Copy out the lines below, replacing every "blue banner on facade" with "blue sign on the facade" and leaving all else as it is, with the pictures omitted.

◆ ◆ ◆ ◆ ◆

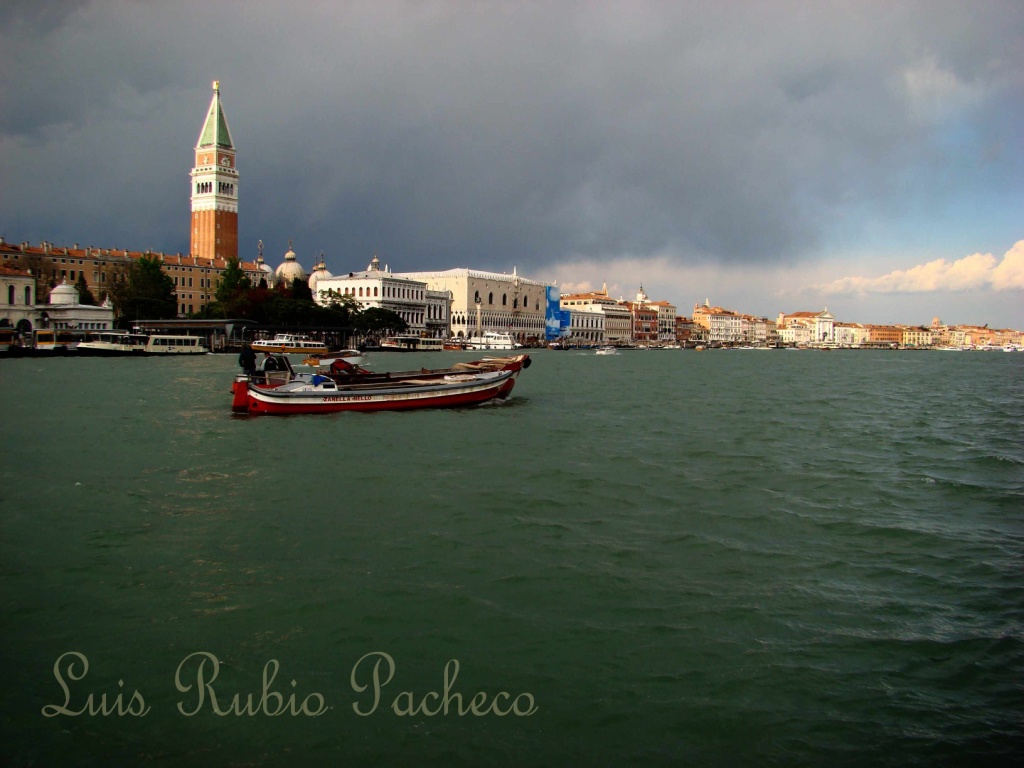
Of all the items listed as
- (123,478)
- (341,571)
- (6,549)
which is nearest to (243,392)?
(123,478)

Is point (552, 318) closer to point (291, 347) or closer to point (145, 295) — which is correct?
point (145, 295)

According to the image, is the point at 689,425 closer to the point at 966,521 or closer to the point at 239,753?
the point at 966,521

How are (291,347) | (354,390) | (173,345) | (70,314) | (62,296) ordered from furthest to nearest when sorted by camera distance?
(62,296) → (70,314) → (173,345) → (291,347) → (354,390)

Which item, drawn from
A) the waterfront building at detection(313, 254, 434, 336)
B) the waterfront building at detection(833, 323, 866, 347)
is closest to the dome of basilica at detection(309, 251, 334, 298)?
the waterfront building at detection(313, 254, 434, 336)

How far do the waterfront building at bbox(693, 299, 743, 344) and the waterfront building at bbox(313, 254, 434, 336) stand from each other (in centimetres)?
6664

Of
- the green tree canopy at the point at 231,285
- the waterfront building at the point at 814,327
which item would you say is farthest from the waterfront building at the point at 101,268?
the waterfront building at the point at 814,327


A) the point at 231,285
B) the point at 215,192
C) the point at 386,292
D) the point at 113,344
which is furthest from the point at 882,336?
the point at 113,344

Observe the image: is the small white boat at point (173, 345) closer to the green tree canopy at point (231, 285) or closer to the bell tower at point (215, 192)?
the green tree canopy at point (231, 285)

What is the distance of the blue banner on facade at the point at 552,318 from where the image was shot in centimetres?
11950

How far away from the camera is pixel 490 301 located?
357 ft

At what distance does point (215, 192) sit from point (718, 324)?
9612 cm

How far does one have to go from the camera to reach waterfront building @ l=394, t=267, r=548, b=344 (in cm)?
10462

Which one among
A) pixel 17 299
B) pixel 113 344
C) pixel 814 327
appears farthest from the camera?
pixel 814 327

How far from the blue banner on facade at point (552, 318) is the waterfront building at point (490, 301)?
0.79 meters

◆ ◆ ◆ ◆ ◆

> [OUTPUT FOR THIS TASK]
Of all the items listed as
- (123,478)
- (341,571)
- (6,549)
which is nearest to (243,392)?
(123,478)

Is point (552, 318) closer to point (291, 347) or closer to point (145, 295) — which is correct?
point (145, 295)

According to the image, is the point at 689,425 closer to the point at 966,521 or closer to the point at 239,753?
the point at 966,521

How are (291,347) | (354,390) | (173,345) | (70,314) | (62,296) ordered from furthest to nearest when sorted by camera distance?
(62,296) → (70,314) → (173,345) → (291,347) → (354,390)

Which item, drawn from
A) the waterfront building at detection(313, 254, 434, 336)
B) the waterfront building at detection(833, 323, 866, 347)
is closest to the dome of basilica at detection(309, 251, 334, 298)?
the waterfront building at detection(313, 254, 434, 336)

How far do the waterfront building at bbox(693, 299, 743, 344) and the waterfront building at bbox(313, 254, 434, 336) stand from each other (in centimetres)?
6664

Of
- the green tree canopy at the point at 231,285
- the waterfront building at the point at 814,327
which item would you say is farthest from the waterfront building at the point at 101,268?
the waterfront building at the point at 814,327


A) the point at 231,285
B) the point at 215,192
C) the point at 386,292
D) the point at 113,344
which is furthest from the point at 882,336?
the point at 113,344

Observe the image: is the small white boat at point (173, 345) closer to the green tree canopy at point (231, 285) or closer to the bell tower at point (215, 192)?
the green tree canopy at point (231, 285)

What is the distance of the blue sign on the facade at the point at 552,318 from where the image was shot in centimetres?
11950

How far away from the camera is pixel 490 301 located?
357 ft

At what distance does point (215, 192) sit from point (718, 324)?
9612 cm

How far does one have to go from the camera to reach waterfront building @ l=394, t=267, r=548, b=344 (in cm)?
10462

Which one among
A) pixel 17 299
B) pixel 113 344
C) pixel 814 327
appears farthest from the camera?
pixel 814 327

How far from the blue sign on the facade at point (552, 318) is the waterfront building at point (490, 301)?
0.79 meters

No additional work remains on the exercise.